Aurora Solar raises $50 million to streamline solar set up with predictive algorithms

Aurora Solar raises $50 million to streamline solar installation with predictive algorithms

San Francisco-based Aurora Solar, which uses a combination of lidar sensor data, computational design, and computer vision to optimize solar panel installation, today announced a $ 50 million increase. The company will use the funds to expedite the hiring of all teams and drive the development of new features and services for solar installers and solar sales consultants.

Despite the recent setbacks, solar remains a ray of hope in the emerging renewable energy sector. In the US, the solar market is projected to exceed $ 22.9 billion by 2025, driven by falling material costs and growing interest in offsite and rooftop installations. In addition, China – the world’s leading solar panel installer and largest producer of photovoltaics – 1.84% of all electricity generated in the country two years ago came from solar energy.

Above: Modeling of solar panel installations with the software from Aurora Solar.

Photo credit: Aurora Solar

Stanford University alumni Samuel Adeyemo and Christopher Hopper teamed up to found Aurora in 2013 after commissioning a solar project for a school in East Africa. While the panels themselves only took weeks to install, the planning – research, financial calculations, and system design – took six months.

Therefore, the couple developed SmartRoof, with which solar installers can create 3D CAD models of construction sites and not only predict how many panels will fit on the property, but also how much electricity they will produce and what energy savings are possible. It’s a bit like Google’s Project Sunroof, a geographic search engine that anyone can use to discover the potential for solar energy collection in their home, albeit more sophisticated.

SmartRoof was launched in 2015 after two years of development and validation testing with the National Renewable Energy Laboratory and the US Department of Energy, Hopper said. The process begins with modeling using Aurora CAD software. Designers trace roof outlines over satellite imagery augmented with lidar data and use built-in edge detection tools to ensure they meet specifications. From there, they can simulate obstacles (such as trees) exposed to sunlight or the sun paths of the panels and use this data to extrapolate electricity consumption at different times of the year.

In September, Aurora launched a suite of tools that can be used to size battery backup systems and make recommendations based on homeowners’ needs. The software dynamically takes into account how much electricity is generated by a solar system, how much load needs to be secured and how many batteries and inverters are selected. According to Justin Durack, VP of Aurora, the product team spent months researching and designing the toolset from the ground up.

Aurora’s platform also allows planners to manually draw solar module locations using drag-and-drop components for modules, cabling, connections, combination boxes and floor brackets, or algorithmically generating location designs on the fly. Regardless of the method, Aurora converts the resulting 3D measurements into 2D line and layout diagrams, performing hundreds of National Electric Code (NEC) compliance checks in the process.

Solar aurora

Above: Generating an Irradiance Report using Aurora Solar’s tools.

Photo credit: Aurora Solar

There is also a sale item. Aurora’s solution uses the system’s power to model loans, leases, and cash payments, and has proposal generation tools that companies can use to import calculations and other information from the project into polished, presentation-ready decks.

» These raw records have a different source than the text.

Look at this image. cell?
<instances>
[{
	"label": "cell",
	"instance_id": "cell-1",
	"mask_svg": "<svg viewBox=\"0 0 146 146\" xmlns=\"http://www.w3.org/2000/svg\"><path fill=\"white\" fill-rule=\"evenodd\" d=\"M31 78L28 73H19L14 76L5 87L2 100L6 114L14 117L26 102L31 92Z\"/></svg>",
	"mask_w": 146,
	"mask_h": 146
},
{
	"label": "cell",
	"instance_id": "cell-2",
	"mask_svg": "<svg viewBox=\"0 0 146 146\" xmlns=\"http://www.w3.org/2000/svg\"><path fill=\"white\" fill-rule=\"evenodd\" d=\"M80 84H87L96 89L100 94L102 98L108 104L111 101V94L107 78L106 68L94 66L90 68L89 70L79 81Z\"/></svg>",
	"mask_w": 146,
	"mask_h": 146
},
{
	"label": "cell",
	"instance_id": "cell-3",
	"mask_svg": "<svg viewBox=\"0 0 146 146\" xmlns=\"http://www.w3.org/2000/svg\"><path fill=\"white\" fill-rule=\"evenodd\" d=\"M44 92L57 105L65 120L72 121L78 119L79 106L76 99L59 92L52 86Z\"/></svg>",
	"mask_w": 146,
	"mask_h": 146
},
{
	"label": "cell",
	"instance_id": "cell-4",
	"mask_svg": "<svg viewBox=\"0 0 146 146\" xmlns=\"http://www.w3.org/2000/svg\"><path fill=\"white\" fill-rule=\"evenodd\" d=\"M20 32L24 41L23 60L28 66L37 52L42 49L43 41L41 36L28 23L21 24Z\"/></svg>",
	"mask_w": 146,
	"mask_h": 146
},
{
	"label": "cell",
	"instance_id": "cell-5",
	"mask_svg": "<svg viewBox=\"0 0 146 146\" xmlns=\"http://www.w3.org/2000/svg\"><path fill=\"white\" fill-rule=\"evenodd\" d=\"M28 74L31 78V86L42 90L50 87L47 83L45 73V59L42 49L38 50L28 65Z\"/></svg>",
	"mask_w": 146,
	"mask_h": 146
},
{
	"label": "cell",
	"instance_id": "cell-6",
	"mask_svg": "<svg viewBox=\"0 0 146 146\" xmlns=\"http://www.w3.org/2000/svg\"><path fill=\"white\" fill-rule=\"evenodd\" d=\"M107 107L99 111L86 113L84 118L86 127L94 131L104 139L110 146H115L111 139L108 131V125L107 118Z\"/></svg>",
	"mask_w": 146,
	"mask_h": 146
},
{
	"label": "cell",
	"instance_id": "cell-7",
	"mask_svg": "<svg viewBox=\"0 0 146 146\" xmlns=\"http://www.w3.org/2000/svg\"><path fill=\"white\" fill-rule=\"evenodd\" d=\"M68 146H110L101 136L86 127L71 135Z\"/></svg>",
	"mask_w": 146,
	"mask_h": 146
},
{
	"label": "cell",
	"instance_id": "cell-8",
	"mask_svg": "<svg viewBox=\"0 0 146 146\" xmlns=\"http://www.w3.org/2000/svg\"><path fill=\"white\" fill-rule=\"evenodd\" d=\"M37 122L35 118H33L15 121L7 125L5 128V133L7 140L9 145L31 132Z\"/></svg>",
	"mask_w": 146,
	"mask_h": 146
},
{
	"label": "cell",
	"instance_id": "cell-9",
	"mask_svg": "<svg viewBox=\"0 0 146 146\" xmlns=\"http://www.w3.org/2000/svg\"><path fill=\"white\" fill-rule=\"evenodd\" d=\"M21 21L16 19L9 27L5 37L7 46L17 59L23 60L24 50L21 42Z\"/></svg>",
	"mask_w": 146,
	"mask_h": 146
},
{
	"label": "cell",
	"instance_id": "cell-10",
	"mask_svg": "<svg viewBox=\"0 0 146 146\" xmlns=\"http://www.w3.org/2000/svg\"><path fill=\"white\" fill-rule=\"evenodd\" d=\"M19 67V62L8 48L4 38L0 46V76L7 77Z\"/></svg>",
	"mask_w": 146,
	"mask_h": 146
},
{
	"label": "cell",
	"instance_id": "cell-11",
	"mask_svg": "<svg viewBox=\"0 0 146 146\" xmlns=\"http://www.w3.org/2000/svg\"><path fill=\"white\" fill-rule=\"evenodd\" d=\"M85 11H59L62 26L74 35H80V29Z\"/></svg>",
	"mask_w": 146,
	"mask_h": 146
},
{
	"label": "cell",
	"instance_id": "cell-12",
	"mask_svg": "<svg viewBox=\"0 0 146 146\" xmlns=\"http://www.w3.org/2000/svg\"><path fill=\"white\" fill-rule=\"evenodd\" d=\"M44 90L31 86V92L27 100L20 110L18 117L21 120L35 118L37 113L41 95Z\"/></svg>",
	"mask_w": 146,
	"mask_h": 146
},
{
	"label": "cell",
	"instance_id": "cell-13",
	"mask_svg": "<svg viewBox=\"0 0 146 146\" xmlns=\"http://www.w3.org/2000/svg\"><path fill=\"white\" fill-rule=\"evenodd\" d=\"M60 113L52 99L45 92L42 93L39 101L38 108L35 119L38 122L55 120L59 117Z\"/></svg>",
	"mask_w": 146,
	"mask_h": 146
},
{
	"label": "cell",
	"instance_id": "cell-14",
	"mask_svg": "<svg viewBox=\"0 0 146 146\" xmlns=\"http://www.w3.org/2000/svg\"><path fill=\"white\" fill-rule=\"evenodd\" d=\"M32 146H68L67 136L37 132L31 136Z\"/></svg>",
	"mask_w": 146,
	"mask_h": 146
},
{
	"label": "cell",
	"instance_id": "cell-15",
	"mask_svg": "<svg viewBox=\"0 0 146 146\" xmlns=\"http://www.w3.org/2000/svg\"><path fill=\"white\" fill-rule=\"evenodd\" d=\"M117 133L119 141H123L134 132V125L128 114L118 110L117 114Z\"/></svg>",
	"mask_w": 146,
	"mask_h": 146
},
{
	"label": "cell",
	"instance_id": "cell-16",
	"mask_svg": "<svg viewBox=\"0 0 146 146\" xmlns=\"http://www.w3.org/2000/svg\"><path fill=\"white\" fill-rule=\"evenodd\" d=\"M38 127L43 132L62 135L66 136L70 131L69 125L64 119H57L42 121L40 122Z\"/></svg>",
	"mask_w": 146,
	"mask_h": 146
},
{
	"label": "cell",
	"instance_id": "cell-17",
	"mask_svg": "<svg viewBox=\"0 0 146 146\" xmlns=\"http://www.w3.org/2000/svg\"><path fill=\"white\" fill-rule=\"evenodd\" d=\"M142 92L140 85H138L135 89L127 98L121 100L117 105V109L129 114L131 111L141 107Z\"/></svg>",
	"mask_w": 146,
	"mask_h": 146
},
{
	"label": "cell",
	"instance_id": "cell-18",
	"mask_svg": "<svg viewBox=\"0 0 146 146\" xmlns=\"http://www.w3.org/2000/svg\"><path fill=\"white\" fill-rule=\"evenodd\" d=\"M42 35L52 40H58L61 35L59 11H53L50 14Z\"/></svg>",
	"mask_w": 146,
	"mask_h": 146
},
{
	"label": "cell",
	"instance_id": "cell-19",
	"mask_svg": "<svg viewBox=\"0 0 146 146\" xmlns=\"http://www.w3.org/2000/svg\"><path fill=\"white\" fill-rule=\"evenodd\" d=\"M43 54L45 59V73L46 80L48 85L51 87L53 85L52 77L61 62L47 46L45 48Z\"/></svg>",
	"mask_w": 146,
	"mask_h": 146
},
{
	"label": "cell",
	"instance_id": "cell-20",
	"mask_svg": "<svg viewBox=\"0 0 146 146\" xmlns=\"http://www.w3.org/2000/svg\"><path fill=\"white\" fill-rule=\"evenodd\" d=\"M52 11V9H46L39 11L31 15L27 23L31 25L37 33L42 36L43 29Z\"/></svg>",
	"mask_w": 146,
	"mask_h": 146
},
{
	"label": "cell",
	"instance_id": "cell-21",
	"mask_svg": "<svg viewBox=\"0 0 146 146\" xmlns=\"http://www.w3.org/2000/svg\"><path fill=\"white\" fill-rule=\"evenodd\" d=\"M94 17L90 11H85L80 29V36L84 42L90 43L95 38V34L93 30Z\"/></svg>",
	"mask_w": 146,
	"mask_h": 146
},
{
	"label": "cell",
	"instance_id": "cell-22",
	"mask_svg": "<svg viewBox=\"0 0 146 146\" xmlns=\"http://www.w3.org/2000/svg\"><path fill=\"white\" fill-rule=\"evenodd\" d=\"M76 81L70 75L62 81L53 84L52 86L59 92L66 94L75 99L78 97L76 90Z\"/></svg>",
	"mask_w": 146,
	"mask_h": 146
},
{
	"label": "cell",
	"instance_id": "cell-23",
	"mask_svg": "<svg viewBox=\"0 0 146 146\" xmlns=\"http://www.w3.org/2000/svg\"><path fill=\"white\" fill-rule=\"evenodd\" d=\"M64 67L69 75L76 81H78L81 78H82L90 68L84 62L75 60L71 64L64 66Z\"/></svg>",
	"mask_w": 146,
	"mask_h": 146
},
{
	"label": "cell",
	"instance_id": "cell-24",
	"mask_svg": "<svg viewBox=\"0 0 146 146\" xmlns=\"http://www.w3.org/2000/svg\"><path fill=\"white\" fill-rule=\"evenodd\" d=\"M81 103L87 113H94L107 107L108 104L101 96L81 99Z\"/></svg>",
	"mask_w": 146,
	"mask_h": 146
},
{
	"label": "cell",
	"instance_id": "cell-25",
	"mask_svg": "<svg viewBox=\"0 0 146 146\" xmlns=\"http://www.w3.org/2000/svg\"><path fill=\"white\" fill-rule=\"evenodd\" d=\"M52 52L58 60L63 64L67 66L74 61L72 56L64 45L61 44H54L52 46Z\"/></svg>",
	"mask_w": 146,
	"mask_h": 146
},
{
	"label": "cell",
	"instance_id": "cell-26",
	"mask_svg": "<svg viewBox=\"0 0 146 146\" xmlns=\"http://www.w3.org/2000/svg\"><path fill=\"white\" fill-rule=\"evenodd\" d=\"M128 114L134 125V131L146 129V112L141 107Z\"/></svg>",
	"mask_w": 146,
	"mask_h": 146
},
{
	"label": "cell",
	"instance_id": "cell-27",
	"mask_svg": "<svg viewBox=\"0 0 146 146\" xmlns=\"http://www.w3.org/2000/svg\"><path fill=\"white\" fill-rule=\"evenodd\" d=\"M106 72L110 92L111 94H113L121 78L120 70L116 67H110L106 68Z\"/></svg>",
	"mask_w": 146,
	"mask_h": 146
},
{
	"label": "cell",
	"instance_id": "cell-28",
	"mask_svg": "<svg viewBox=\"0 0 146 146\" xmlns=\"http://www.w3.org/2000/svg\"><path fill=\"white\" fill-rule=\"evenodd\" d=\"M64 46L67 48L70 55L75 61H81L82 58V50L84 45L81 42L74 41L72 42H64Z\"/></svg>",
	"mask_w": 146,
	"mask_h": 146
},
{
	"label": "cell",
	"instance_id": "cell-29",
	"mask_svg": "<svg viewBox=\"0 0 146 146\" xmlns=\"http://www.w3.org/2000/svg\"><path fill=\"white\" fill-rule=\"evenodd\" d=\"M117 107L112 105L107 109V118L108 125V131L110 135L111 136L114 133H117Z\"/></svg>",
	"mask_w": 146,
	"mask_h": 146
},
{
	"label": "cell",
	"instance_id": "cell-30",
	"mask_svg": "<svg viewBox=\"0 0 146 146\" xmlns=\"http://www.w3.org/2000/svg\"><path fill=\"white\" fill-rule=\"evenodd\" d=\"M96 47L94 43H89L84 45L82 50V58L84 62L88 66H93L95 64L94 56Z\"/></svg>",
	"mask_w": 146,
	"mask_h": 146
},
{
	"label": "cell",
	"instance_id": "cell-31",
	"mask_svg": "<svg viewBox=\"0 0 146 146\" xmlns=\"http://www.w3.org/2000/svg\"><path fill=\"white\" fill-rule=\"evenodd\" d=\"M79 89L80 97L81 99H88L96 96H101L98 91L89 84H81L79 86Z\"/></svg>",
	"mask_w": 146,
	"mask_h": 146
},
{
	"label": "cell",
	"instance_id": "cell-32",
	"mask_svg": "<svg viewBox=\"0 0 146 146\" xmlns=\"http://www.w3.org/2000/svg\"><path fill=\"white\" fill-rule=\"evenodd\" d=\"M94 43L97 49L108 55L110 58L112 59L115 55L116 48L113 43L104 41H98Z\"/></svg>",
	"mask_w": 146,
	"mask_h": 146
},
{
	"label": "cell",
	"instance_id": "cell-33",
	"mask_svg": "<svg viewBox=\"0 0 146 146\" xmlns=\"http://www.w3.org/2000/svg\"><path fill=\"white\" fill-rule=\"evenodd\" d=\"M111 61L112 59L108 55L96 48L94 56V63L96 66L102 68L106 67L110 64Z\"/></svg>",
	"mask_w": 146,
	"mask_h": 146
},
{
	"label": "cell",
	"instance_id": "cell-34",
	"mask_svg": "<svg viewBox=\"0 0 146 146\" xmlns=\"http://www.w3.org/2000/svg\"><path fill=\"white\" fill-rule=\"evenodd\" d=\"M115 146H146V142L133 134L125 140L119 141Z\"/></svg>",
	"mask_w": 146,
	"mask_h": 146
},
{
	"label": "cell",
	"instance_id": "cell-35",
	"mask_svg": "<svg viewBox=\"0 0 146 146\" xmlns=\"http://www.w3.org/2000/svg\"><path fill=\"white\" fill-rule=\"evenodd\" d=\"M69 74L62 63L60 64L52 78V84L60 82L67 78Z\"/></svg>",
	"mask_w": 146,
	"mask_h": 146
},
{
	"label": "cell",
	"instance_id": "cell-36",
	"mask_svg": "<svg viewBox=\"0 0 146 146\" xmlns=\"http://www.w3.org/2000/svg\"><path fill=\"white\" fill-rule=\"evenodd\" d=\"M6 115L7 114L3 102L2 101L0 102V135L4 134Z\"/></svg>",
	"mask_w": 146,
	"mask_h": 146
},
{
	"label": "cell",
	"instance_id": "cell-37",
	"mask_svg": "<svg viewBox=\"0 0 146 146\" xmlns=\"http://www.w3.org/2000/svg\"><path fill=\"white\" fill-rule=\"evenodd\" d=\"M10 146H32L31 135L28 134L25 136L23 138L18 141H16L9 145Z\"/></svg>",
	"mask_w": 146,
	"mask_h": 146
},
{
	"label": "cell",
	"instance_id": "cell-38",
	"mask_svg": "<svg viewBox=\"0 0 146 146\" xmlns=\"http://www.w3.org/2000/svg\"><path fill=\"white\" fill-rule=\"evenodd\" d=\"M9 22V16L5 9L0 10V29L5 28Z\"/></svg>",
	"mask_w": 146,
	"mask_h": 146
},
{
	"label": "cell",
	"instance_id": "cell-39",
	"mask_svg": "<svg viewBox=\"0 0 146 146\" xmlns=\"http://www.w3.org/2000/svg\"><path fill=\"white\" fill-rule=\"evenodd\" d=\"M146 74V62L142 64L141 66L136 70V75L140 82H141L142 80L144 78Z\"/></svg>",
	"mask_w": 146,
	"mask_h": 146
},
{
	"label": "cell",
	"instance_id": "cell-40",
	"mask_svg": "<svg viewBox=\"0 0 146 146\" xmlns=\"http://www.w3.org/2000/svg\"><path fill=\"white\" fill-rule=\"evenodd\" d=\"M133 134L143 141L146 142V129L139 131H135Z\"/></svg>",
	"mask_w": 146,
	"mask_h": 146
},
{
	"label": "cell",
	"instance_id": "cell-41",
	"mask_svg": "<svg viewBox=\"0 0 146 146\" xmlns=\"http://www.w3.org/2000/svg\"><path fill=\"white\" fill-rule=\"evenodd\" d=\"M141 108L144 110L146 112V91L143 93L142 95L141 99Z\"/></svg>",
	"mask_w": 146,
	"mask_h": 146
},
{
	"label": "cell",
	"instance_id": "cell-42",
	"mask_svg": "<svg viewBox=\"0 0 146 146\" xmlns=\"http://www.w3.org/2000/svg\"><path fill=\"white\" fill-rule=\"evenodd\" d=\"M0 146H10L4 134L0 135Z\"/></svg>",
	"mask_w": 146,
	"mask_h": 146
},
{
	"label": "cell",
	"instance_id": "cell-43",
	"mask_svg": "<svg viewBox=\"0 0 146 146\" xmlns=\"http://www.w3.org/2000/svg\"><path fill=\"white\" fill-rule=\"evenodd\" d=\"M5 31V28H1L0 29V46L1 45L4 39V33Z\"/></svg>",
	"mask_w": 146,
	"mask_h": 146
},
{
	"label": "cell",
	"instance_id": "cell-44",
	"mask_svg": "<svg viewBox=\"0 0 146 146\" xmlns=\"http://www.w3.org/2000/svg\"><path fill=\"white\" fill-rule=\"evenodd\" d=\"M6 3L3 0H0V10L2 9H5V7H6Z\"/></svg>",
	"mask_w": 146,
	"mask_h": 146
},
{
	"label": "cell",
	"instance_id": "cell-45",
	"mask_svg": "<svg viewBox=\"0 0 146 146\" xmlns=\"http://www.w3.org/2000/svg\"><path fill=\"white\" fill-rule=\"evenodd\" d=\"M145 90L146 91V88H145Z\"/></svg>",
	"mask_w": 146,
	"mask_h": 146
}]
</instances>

Aurora claims that the irradiance reports it produces are statistically equivalent to on-site measurements for any location in the world and are certified under the National Electric Code (NEC). In addition, the company is accepted by rebate agencies including the New York Energy Research and Development Agency (NYSERDA), the Massachusetts Clean Energy Center (MassCEC), the Oregon Energy Trust, the New Jersey Clean Energy Fund, Oncor, and the Connecticut Green Bank. In March, the California Energy Commission approved Aurora for the installation of solar panels in new homes.

Aurora operates on a subscription model and offers several options: a base level of $ 135 per user per month; a premium tier of $ 220 that adds things like lidar-based modeling, NEC validation, and single line graphs; and a variable-price enterprise tier for “Organizations offering thousands of systems per month”.

As of October 2020, over 4 million commercial and residential solar systems have been designed using Aurora’s technology, a number that has grown by tens of thousands of projects each month. The company had 1 million project installations in the past six months alone, which coincided with the start of the pandemic.

Aurora’s Series B round announced today was led by Iconiq Growth with the participation of existing investors Energize Ventures, Fifth Wall and Pear VC. This brings the company’s total to $ 70 million.